MATERIAL PROVIDED below:

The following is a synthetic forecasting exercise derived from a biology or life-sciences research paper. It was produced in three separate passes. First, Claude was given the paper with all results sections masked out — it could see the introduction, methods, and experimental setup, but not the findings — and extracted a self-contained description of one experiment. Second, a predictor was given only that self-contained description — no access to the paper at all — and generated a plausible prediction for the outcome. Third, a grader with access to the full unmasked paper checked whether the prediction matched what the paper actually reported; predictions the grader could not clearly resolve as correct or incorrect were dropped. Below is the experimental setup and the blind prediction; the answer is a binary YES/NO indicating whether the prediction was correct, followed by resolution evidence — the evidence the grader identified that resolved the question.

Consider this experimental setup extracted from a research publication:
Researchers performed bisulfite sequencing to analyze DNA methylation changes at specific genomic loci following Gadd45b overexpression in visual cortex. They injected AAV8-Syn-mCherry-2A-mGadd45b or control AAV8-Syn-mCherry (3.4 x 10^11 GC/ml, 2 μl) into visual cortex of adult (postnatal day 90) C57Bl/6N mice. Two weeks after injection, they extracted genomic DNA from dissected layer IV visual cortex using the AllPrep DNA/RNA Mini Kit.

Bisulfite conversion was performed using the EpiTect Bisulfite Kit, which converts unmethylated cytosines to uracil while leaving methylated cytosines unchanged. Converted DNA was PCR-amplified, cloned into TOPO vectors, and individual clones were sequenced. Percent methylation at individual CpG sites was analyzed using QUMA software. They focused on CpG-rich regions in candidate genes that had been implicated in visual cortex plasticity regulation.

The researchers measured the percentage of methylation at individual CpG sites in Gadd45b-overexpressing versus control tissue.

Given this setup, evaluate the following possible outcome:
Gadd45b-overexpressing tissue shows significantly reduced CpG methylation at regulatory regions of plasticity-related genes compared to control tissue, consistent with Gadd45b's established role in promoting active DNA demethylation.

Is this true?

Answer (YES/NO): NO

End of MATERIAL PROVIDED.

▶ _WHAT IS EXPECTED_: Send back all the records above word for word.

▶ _RESPONSE BELOW_:
The following is a synthetic forecasting exercise derived from a biology or life-sciences research paper. It was produced in three separate passes. First, Claude was given the paper with all results sections masked out — it could see the introduction, methods, and experimental setup, but not the findings — and extracted a self-contained description of one experiment. Second, a predictor was given only that self-contained description — no access to the paper at all — and generated a plausible prediction for the outcome. Third, a grader with access to the full unmasked paper checked whether the prediction matched what the paper actually reported; predictions the grader could not clearly resolve as correct or incorrect were dropped. Below is the experimental setup and the blind prediction; the answer is a binary YES/NO indicating whether the prediction was correct, followed by resolution evidence — the evidence the grader identified that resolved the question.

Consider this experimental setup extracted from a research publication:
Researchers performed bisulfite sequencing to analyze DNA methylation changes at specific genomic loci following Gadd45b overexpression in visual cortex. They injected AAV8-Syn-mCherry-2A-mGadd45b or control AAV8-Syn-mCherry (3.4 x 10^11 GC/ml, 2 μl) into visual cortex of adult (postnatal day 90) C57Bl/6N mice. Two weeks after injection, they extracted genomic DNA from dissected layer IV visual cortex using the AllPrep DNA/RNA Mini Kit.

Bisulfite conversion was performed using the EpiTect Bisulfite Kit, which converts unmethylated cytosines to uracil while leaving methylated cytosines unchanged. Converted DNA was PCR-amplified, cloned into TOPO vectors, and individual clones were sequenced. Percent methylation at individual CpG sites was analyzed using QUMA software. They focused on CpG-rich regions in candidate genes that had been implicated in visual cortex plasticity regulation.

The researchers measured the percentage of methylation at individual CpG sites in Gadd45b-overexpressing versus control tissue.

Given this setup, evaluate the following possible outcome:
Gadd45b-overexpressing tissue shows significantly reduced CpG methylation at regulatory regions of plasticity-related genes compared to control tissue, consistent with Gadd45b's established role in promoting active DNA demethylation.

Is this true?

Answer (YES/NO): NO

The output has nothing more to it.